Last modified: 2010-05-15 14:35:57 UTC
http://en.wikipedia.org/wiki/Image:Harvard_shield.png displays the image at full size (1200 x 1398), regardless of user preferences on size or whether one is logged in or not. The "Download high resolution version" link appears, even though the image is being displayed at full size.
URLs of images that have this probelm: http://de.wikipedia.org/wiki/Bild:TEST.png http://commons.wikimedia.org/wiki/Image:The_german_language_since_1945.PNG the strange thing is that thumbnails of those images work correctly. So, what is the problem here? Maybe the software does not detect that the image *should* be scaled. but in that case, the "high resultion" link would not appear, right?
Something else: it appears that the software indeed does not try to scale the image, or it fails trying: The URL of the supposedly scaled image is the same as the URL of the "original" version. I.e. no temporary/cached scaled version of the files is created/used.

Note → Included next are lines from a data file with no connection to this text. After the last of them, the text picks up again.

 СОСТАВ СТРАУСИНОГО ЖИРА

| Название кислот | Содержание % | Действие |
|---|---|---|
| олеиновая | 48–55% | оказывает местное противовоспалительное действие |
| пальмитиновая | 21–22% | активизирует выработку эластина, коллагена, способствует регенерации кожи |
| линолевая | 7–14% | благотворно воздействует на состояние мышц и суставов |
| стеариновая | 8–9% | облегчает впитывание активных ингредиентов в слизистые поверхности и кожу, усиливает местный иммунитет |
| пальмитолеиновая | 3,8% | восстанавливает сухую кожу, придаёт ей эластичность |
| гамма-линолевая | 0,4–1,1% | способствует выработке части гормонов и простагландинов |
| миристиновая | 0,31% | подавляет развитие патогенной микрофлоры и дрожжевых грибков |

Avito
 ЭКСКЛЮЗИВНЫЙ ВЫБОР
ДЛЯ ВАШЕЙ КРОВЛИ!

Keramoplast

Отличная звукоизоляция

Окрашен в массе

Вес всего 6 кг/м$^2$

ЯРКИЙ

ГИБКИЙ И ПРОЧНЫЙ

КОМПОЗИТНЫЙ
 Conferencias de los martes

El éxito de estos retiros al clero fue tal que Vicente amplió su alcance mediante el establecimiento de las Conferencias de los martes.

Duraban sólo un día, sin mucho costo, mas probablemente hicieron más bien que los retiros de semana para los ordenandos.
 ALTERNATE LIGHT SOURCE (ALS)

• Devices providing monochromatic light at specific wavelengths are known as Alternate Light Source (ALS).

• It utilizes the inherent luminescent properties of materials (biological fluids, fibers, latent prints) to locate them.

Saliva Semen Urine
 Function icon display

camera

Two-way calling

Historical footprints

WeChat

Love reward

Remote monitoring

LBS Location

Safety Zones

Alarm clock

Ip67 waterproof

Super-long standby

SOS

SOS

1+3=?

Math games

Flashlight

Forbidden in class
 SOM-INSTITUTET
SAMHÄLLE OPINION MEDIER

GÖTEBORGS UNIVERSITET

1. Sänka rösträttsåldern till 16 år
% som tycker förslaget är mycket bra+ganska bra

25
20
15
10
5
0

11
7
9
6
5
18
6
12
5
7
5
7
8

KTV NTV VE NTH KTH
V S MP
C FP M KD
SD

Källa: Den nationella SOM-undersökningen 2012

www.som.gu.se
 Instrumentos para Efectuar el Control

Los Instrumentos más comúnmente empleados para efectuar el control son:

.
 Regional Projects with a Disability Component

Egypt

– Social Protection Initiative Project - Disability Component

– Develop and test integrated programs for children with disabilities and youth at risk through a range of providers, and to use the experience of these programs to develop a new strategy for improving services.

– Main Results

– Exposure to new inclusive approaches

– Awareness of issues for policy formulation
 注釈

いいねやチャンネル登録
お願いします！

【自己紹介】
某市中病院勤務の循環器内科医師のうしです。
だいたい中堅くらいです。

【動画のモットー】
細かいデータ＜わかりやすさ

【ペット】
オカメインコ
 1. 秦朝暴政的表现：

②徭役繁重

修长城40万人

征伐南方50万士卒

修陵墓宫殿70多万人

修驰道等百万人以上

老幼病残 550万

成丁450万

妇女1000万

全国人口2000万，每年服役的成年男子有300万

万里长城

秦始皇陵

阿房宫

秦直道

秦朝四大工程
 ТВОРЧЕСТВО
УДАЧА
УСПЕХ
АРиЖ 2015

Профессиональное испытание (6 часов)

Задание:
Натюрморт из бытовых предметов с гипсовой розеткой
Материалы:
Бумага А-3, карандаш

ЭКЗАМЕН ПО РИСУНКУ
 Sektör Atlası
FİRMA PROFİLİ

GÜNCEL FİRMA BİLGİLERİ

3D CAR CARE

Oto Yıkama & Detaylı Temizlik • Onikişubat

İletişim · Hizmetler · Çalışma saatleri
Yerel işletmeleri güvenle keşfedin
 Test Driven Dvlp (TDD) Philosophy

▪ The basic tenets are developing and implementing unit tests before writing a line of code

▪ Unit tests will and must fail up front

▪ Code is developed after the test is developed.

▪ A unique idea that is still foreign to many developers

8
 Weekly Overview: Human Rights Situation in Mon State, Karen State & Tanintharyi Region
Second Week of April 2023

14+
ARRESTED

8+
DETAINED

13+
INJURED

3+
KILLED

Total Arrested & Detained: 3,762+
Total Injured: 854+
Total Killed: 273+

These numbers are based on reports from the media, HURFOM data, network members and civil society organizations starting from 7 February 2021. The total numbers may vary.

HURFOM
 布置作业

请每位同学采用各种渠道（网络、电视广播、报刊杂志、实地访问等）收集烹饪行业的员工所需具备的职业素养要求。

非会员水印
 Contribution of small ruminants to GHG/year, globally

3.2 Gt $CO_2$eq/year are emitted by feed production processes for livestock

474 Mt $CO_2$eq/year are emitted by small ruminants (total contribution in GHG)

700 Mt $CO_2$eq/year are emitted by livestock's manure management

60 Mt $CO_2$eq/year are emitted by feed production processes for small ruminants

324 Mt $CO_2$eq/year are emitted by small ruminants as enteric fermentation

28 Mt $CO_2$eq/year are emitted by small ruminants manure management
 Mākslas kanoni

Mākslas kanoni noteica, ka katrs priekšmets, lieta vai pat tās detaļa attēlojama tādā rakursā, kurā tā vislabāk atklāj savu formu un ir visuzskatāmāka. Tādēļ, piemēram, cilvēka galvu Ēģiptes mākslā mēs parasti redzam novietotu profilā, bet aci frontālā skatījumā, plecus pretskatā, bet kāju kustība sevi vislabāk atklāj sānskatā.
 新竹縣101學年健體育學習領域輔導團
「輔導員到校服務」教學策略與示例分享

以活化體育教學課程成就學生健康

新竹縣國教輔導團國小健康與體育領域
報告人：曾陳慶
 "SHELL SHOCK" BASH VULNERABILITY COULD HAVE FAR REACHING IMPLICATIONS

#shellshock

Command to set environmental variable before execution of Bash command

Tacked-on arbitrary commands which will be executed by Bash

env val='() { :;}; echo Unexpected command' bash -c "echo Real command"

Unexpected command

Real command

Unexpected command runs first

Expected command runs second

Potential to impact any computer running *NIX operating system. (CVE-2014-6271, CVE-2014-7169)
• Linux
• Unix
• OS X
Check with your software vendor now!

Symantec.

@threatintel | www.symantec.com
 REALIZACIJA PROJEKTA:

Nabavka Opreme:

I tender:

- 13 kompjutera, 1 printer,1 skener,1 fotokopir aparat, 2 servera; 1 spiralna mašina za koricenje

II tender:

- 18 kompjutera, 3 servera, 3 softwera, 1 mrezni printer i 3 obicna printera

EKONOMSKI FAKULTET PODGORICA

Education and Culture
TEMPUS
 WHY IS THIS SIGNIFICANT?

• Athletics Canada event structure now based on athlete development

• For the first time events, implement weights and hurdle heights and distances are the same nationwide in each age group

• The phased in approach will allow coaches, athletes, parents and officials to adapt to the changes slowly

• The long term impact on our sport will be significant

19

JeLuF told me this happens when an image gets bigger (in bytes) when scaled down. This is the case for images that have a low color-depth (like 4 or 8 bit), which are rendered in 24 bit depth when scaling (because auf antialiasing), creating a file bigger than the original. In this case the software does not use the scaled image, because it would be against the original purpose of this feature, namely to preserve bandwidth. However, as this feature is also very useful to allow large images to be seen "at once" even if the original is bigger than the users screnn, and this is percived as the main advantage by many users, this is confusing. Also, as images with a low color-depth are not very frequent, i would argue that enabling scaling even in cases where the scaled file is bigger than the original would profit the users and wouldn't hurt too much bandwidth-wise.
Even if the behavior is left as-is, it needs to be better documented so it doesn't confuse anyone else in the future.
This bug was introduced by an attempted solution to bug 1218. I suggest two things: * Always resize images. * Use ImageMagick's "identify" to count the colors in an image (possibly only if the input image was indexed or grayscale); if it's 256 or less, convert the PNG to an indexed PNG (losslessly). The first cures the user hassle; the second will probably avoid most of the cases where the image actually gets bigger (the original motivation for the unresized images).
The behaviour for image resize has been changed in HEAD (and note that this is a change of behaviour, not a bug as such.)
Changed the summary to reflect the issue.